Bryant’s trouble with her pets was that they kept sneaking out. With two kids, a husband, and a career, it’s easy to miss a feline who lightning bolts from a corner, brushes past your leg, and escapes out the cracked door. Especially since the cats were habituated to the outdoors before bigger cats began stalking them. Bryant says, “I’m hoping to find a cat that is disabled so that they are less likely to fight to go outside.”
The most common reason for releasing pet felines is that it’s cruel to corral them indoors if they are meowing for the wild. But four-legged Death is cruel or at least indiscriminate. In some ways, coyotes and bobcats are fair and faultless in their hunting. Unlike Mr. Kitty, they do need the sustenance from their prey. They cannot settle inside a home, fisting string, rubbing pants legs, mincing a couch, staring languidly through a window. Because humans have morphed cats into part of the domestic sphere, they almost assuredly belong there now.
The full-circle irony of all this is that coyotes and bobcats are annihilating prey, which themselves are wildlife killers. House cats, feral and domestic, are responsible for shredding somewhere between 1.3 and 4 billion birds a year.

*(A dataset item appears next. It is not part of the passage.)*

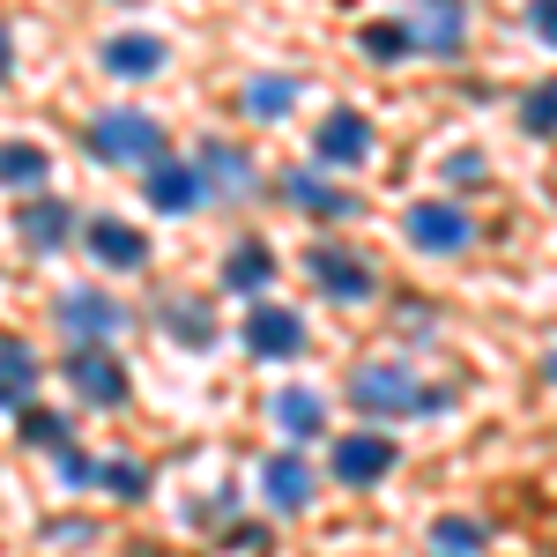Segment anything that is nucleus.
I'll list each match as a JSON object with an SVG mask.
<instances>
[{"label": "nucleus", "mask_w": 557, "mask_h": 557, "mask_svg": "<svg viewBox=\"0 0 557 557\" xmlns=\"http://www.w3.org/2000/svg\"><path fill=\"white\" fill-rule=\"evenodd\" d=\"M349 401L364 417H431V409H446V386H417L409 364H364L349 380Z\"/></svg>", "instance_id": "nucleus-1"}, {"label": "nucleus", "mask_w": 557, "mask_h": 557, "mask_svg": "<svg viewBox=\"0 0 557 557\" xmlns=\"http://www.w3.org/2000/svg\"><path fill=\"white\" fill-rule=\"evenodd\" d=\"M83 141H89V157H97V164H157V157H164V127H157L149 112H134V104L97 112Z\"/></svg>", "instance_id": "nucleus-2"}, {"label": "nucleus", "mask_w": 557, "mask_h": 557, "mask_svg": "<svg viewBox=\"0 0 557 557\" xmlns=\"http://www.w3.org/2000/svg\"><path fill=\"white\" fill-rule=\"evenodd\" d=\"M394 461H401V446H394L386 431H343V438H335V483H349V491L386 483Z\"/></svg>", "instance_id": "nucleus-3"}, {"label": "nucleus", "mask_w": 557, "mask_h": 557, "mask_svg": "<svg viewBox=\"0 0 557 557\" xmlns=\"http://www.w3.org/2000/svg\"><path fill=\"white\" fill-rule=\"evenodd\" d=\"M164 60H172V45L157 38V30H112V38L97 45V67L120 75V83H149V75H164Z\"/></svg>", "instance_id": "nucleus-4"}, {"label": "nucleus", "mask_w": 557, "mask_h": 557, "mask_svg": "<svg viewBox=\"0 0 557 557\" xmlns=\"http://www.w3.org/2000/svg\"><path fill=\"white\" fill-rule=\"evenodd\" d=\"M401 238H409L417 253H461L475 231H469V209H454V201H417V209L401 215Z\"/></svg>", "instance_id": "nucleus-5"}, {"label": "nucleus", "mask_w": 557, "mask_h": 557, "mask_svg": "<svg viewBox=\"0 0 557 557\" xmlns=\"http://www.w3.org/2000/svg\"><path fill=\"white\" fill-rule=\"evenodd\" d=\"M312 283H320L327 298H343V305H364L372 290H380L372 260H364V253H349V246H312Z\"/></svg>", "instance_id": "nucleus-6"}, {"label": "nucleus", "mask_w": 557, "mask_h": 557, "mask_svg": "<svg viewBox=\"0 0 557 557\" xmlns=\"http://www.w3.org/2000/svg\"><path fill=\"white\" fill-rule=\"evenodd\" d=\"M67 380H75V394L97 401V409H120V401H127V372H120V357H112L104 343H75Z\"/></svg>", "instance_id": "nucleus-7"}, {"label": "nucleus", "mask_w": 557, "mask_h": 557, "mask_svg": "<svg viewBox=\"0 0 557 557\" xmlns=\"http://www.w3.org/2000/svg\"><path fill=\"white\" fill-rule=\"evenodd\" d=\"M83 246L97 268H112V275H134L141 260H149V238L134 231V223H120V215H97V223H83Z\"/></svg>", "instance_id": "nucleus-8"}, {"label": "nucleus", "mask_w": 557, "mask_h": 557, "mask_svg": "<svg viewBox=\"0 0 557 557\" xmlns=\"http://www.w3.org/2000/svg\"><path fill=\"white\" fill-rule=\"evenodd\" d=\"M141 172H149V178H141V201H149L157 215H194V209H201V194H209L194 164H164V157H157V164H141Z\"/></svg>", "instance_id": "nucleus-9"}, {"label": "nucleus", "mask_w": 557, "mask_h": 557, "mask_svg": "<svg viewBox=\"0 0 557 557\" xmlns=\"http://www.w3.org/2000/svg\"><path fill=\"white\" fill-rule=\"evenodd\" d=\"M312 157L335 164V172H357V164L372 157V127H364V112H327L320 134H312Z\"/></svg>", "instance_id": "nucleus-10"}, {"label": "nucleus", "mask_w": 557, "mask_h": 557, "mask_svg": "<svg viewBox=\"0 0 557 557\" xmlns=\"http://www.w3.org/2000/svg\"><path fill=\"white\" fill-rule=\"evenodd\" d=\"M246 349L268 357V364H275V357H298L305 349V320L290 312V305H253V312H246Z\"/></svg>", "instance_id": "nucleus-11"}, {"label": "nucleus", "mask_w": 557, "mask_h": 557, "mask_svg": "<svg viewBox=\"0 0 557 557\" xmlns=\"http://www.w3.org/2000/svg\"><path fill=\"white\" fill-rule=\"evenodd\" d=\"M120 320H127V312L112 298H97V290H60V327H67L75 343H112Z\"/></svg>", "instance_id": "nucleus-12"}, {"label": "nucleus", "mask_w": 557, "mask_h": 557, "mask_svg": "<svg viewBox=\"0 0 557 557\" xmlns=\"http://www.w3.org/2000/svg\"><path fill=\"white\" fill-rule=\"evenodd\" d=\"M223 290H231V298H268V290H275V246L238 238V246L223 253Z\"/></svg>", "instance_id": "nucleus-13"}, {"label": "nucleus", "mask_w": 557, "mask_h": 557, "mask_svg": "<svg viewBox=\"0 0 557 557\" xmlns=\"http://www.w3.org/2000/svg\"><path fill=\"white\" fill-rule=\"evenodd\" d=\"M67 231H75V209H67L60 194H38L30 209L15 215V238H23L30 253H52V246H67Z\"/></svg>", "instance_id": "nucleus-14"}, {"label": "nucleus", "mask_w": 557, "mask_h": 557, "mask_svg": "<svg viewBox=\"0 0 557 557\" xmlns=\"http://www.w3.org/2000/svg\"><path fill=\"white\" fill-rule=\"evenodd\" d=\"M417 52H461L469 38V15H461V0H417Z\"/></svg>", "instance_id": "nucleus-15"}, {"label": "nucleus", "mask_w": 557, "mask_h": 557, "mask_svg": "<svg viewBox=\"0 0 557 557\" xmlns=\"http://www.w3.org/2000/svg\"><path fill=\"white\" fill-rule=\"evenodd\" d=\"M260 491H268L275 513H305V506H312V469H305L298 454H275V461L260 469Z\"/></svg>", "instance_id": "nucleus-16"}, {"label": "nucleus", "mask_w": 557, "mask_h": 557, "mask_svg": "<svg viewBox=\"0 0 557 557\" xmlns=\"http://www.w3.org/2000/svg\"><path fill=\"white\" fill-rule=\"evenodd\" d=\"M15 431H23V446H30V454H67V446H75V424H67L60 409H38V401H23V409H15Z\"/></svg>", "instance_id": "nucleus-17"}, {"label": "nucleus", "mask_w": 557, "mask_h": 557, "mask_svg": "<svg viewBox=\"0 0 557 557\" xmlns=\"http://www.w3.org/2000/svg\"><path fill=\"white\" fill-rule=\"evenodd\" d=\"M45 178H52V157H45L38 141H0V186H15V194H38Z\"/></svg>", "instance_id": "nucleus-18"}, {"label": "nucleus", "mask_w": 557, "mask_h": 557, "mask_svg": "<svg viewBox=\"0 0 557 557\" xmlns=\"http://www.w3.org/2000/svg\"><path fill=\"white\" fill-rule=\"evenodd\" d=\"M38 401V357L23 343H0V409H23Z\"/></svg>", "instance_id": "nucleus-19"}, {"label": "nucleus", "mask_w": 557, "mask_h": 557, "mask_svg": "<svg viewBox=\"0 0 557 557\" xmlns=\"http://www.w3.org/2000/svg\"><path fill=\"white\" fill-rule=\"evenodd\" d=\"M283 194H290V201H298L305 215H320V223H343V215L357 209V201H349L343 186H320L312 172H290V178H283Z\"/></svg>", "instance_id": "nucleus-20"}, {"label": "nucleus", "mask_w": 557, "mask_h": 557, "mask_svg": "<svg viewBox=\"0 0 557 557\" xmlns=\"http://www.w3.org/2000/svg\"><path fill=\"white\" fill-rule=\"evenodd\" d=\"M275 424L290 431V438H320V424H327V401H320L312 386H290V394H275Z\"/></svg>", "instance_id": "nucleus-21"}, {"label": "nucleus", "mask_w": 557, "mask_h": 557, "mask_svg": "<svg viewBox=\"0 0 557 557\" xmlns=\"http://www.w3.org/2000/svg\"><path fill=\"white\" fill-rule=\"evenodd\" d=\"M194 172H201V186H215V194H238V186H246V157H238L231 141H201V164H194Z\"/></svg>", "instance_id": "nucleus-22"}, {"label": "nucleus", "mask_w": 557, "mask_h": 557, "mask_svg": "<svg viewBox=\"0 0 557 557\" xmlns=\"http://www.w3.org/2000/svg\"><path fill=\"white\" fill-rule=\"evenodd\" d=\"M290 104H298V83H290V75H253V83H246V112H253V120H283Z\"/></svg>", "instance_id": "nucleus-23"}, {"label": "nucleus", "mask_w": 557, "mask_h": 557, "mask_svg": "<svg viewBox=\"0 0 557 557\" xmlns=\"http://www.w3.org/2000/svg\"><path fill=\"white\" fill-rule=\"evenodd\" d=\"M357 45H364L380 67H394V60H409V52H417V30H409V23H364Z\"/></svg>", "instance_id": "nucleus-24"}, {"label": "nucleus", "mask_w": 557, "mask_h": 557, "mask_svg": "<svg viewBox=\"0 0 557 557\" xmlns=\"http://www.w3.org/2000/svg\"><path fill=\"white\" fill-rule=\"evenodd\" d=\"M431 543H438V557H475L491 535L475 528V520H461V513H446V520H431Z\"/></svg>", "instance_id": "nucleus-25"}, {"label": "nucleus", "mask_w": 557, "mask_h": 557, "mask_svg": "<svg viewBox=\"0 0 557 557\" xmlns=\"http://www.w3.org/2000/svg\"><path fill=\"white\" fill-rule=\"evenodd\" d=\"M520 127L535 134V141H550V134H557V75H550V83H535L528 97H520Z\"/></svg>", "instance_id": "nucleus-26"}, {"label": "nucleus", "mask_w": 557, "mask_h": 557, "mask_svg": "<svg viewBox=\"0 0 557 557\" xmlns=\"http://www.w3.org/2000/svg\"><path fill=\"white\" fill-rule=\"evenodd\" d=\"M97 491H112V498L141 506V498H149V475H141V461H97Z\"/></svg>", "instance_id": "nucleus-27"}, {"label": "nucleus", "mask_w": 557, "mask_h": 557, "mask_svg": "<svg viewBox=\"0 0 557 557\" xmlns=\"http://www.w3.org/2000/svg\"><path fill=\"white\" fill-rule=\"evenodd\" d=\"M164 327H172L178 343H215V320L201 312V305H172V312H164Z\"/></svg>", "instance_id": "nucleus-28"}, {"label": "nucleus", "mask_w": 557, "mask_h": 557, "mask_svg": "<svg viewBox=\"0 0 557 557\" xmlns=\"http://www.w3.org/2000/svg\"><path fill=\"white\" fill-rule=\"evenodd\" d=\"M60 483H67V491H97V461H83V454L67 446V454H60Z\"/></svg>", "instance_id": "nucleus-29"}, {"label": "nucleus", "mask_w": 557, "mask_h": 557, "mask_svg": "<svg viewBox=\"0 0 557 557\" xmlns=\"http://www.w3.org/2000/svg\"><path fill=\"white\" fill-rule=\"evenodd\" d=\"M528 30L557 52V0H528Z\"/></svg>", "instance_id": "nucleus-30"}, {"label": "nucleus", "mask_w": 557, "mask_h": 557, "mask_svg": "<svg viewBox=\"0 0 557 557\" xmlns=\"http://www.w3.org/2000/svg\"><path fill=\"white\" fill-rule=\"evenodd\" d=\"M8 75H15V38L0 30V83H8Z\"/></svg>", "instance_id": "nucleus-31"}, {"label": "nucleus", "mask_w": 557, "mask_h": 557, "mask_svg": "<svg viewBox=\"0 0 557 557\" xmlns=\"http://www.w3.org/2000/svg\"><path fill=\"white\" fill-rule=\"evenodd\" d=\"M550 386H557V357H550Z\"/></svg>", "instance_id": "nucleus-32"}]
</instances>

When she was freshly mourning her housemates, Bryant looked into bounty hunters. But after calming, she decided against revenge. “I’m not going to do that. I feel sorry for them,” she says about the predators. What helped Bryant through her anger was realizing that around the time Fufu disappeared, two new housing developments sprang up, replacing a forest near the creeks. The coyote and bobcat housing market was squeezed. “I wish they would not develop the neighborhood any further and not destroy any more habitat,” Bryant says.
Near the creek fork and all over that area are elephantine trees and dense, mazelike bushes, an ideal spot for bobcats to live. And there are bones of cats around that Bryant has seen. Bryant no longer likes walking along the waterway that reminds her family of three lost pets. She once romanticized that creek.
“It’s really a pretty spot,” she said. “When we first moved in, I had envisioned us picnicking along the creek. I had really idealized that area and thought it was so nice to live near it.”